┏━━

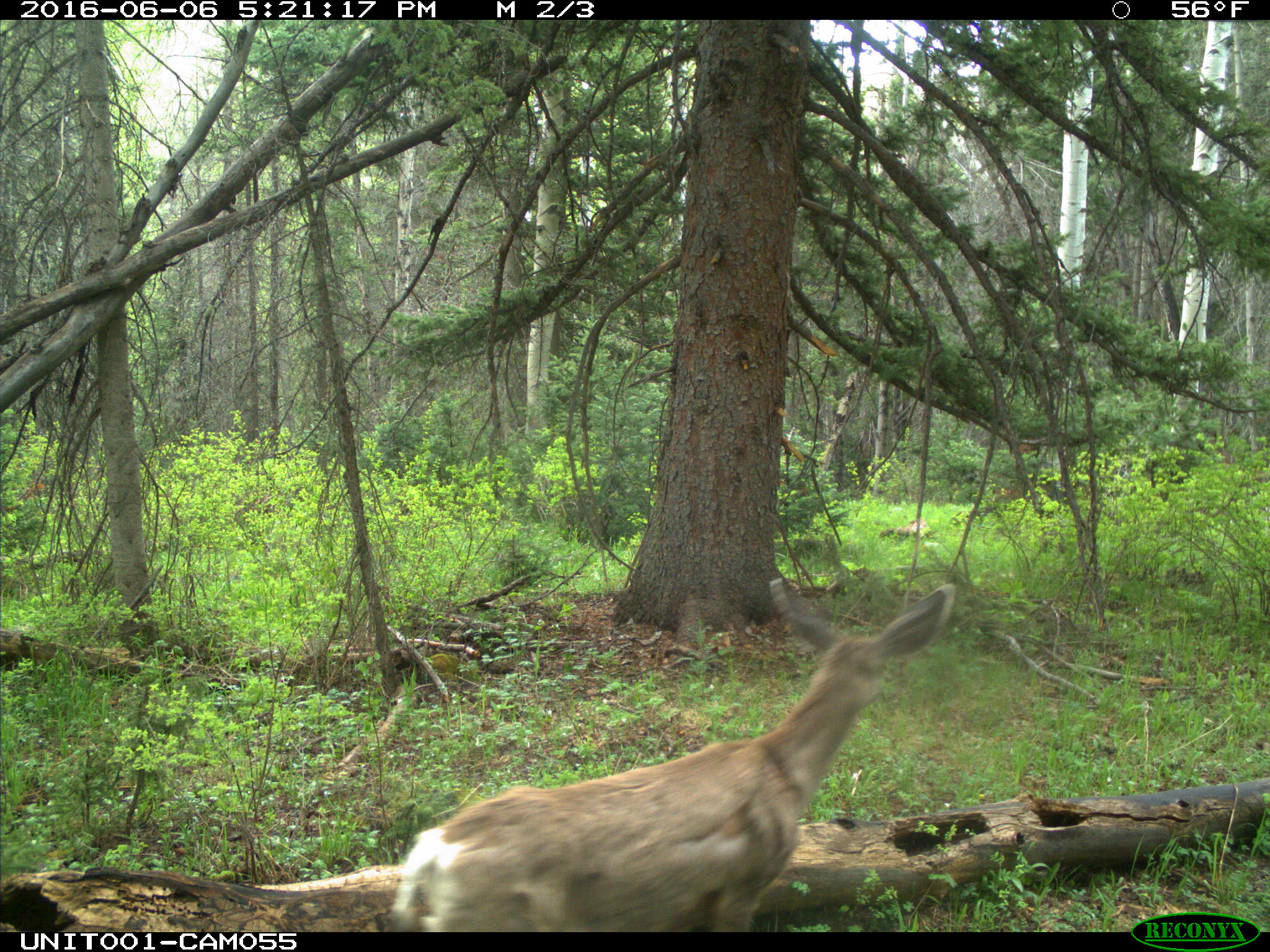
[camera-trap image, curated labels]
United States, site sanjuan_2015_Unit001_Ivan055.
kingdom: Animalia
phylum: Chordata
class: Mammalia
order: Artiodactyla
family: Cervidae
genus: Odocoileus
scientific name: Odocoileus hemionus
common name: mule deer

┗━━

- _Problem details_:
Write out an exact transcription of the line with "class: Mammalia" and of each line after it; stop at the end of the records.

- _Response to this task_:
class: Mammalia
order: Artiodactyla
family: Cervidae
genus: Odocoileus
scientific name: Odocoileus hemionus
common name: mule deer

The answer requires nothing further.